Negli ultimi decenni, oltre alle macchine, l’agricoltura italiana ha visto un fiorire di applicazioni di nuove tecnologie: dall’agrometeorologia, all’uso di immagini satellitari, all’utilizzo dei droni. Una vera e propria agricoltura digitale di precisione che, con l’applicazione di dati georeferenziati, intende migliorare gli interventi d’irrigazione, fertilizzazione e antiparassitari.
Questi fenomeni sono soprattutto presenti in alcune aree del Paese – quelle dell’agricoltura industriale – mentre altrove, pur a macchia di leopardo, dopo anni di abbandono, massificazione e omologazione, compaiono oggi casi di recupero e ripristino di colture o di tecniche tradizionali, forme di ripresa di un’agricoltura più sostenibile e paesaggisticamente più articolata in connessione con l’agricoltura biologica o sociale. Il loro numero e il loro impatto sul totale del settore primario resta ancora poco rilevante, ma è comunque anche questa una forza motrice verso un cambiamento.

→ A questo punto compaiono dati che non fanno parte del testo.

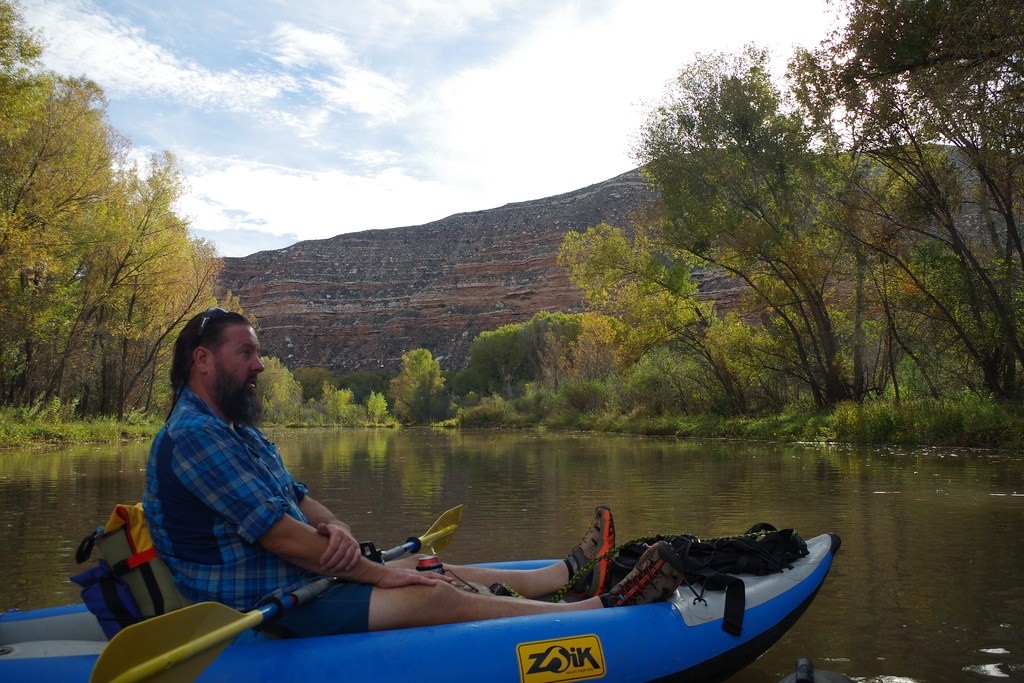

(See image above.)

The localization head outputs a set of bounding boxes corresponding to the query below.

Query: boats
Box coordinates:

San Giovanni in Persiceto (BO) a metà del Novecento: attorno al centro urbano, la campagna era ancora dominata dal sistema della “piantata padana”, con filari di viti maritate a sostegni vivi molto distanziati tra loro (volo aereo IGM, 1954).
Le campagne di San Giovanni in Persiceto (BO) oggi: la “piantata” è completamente scomparsa, lasciando spazio a campi con monocolture.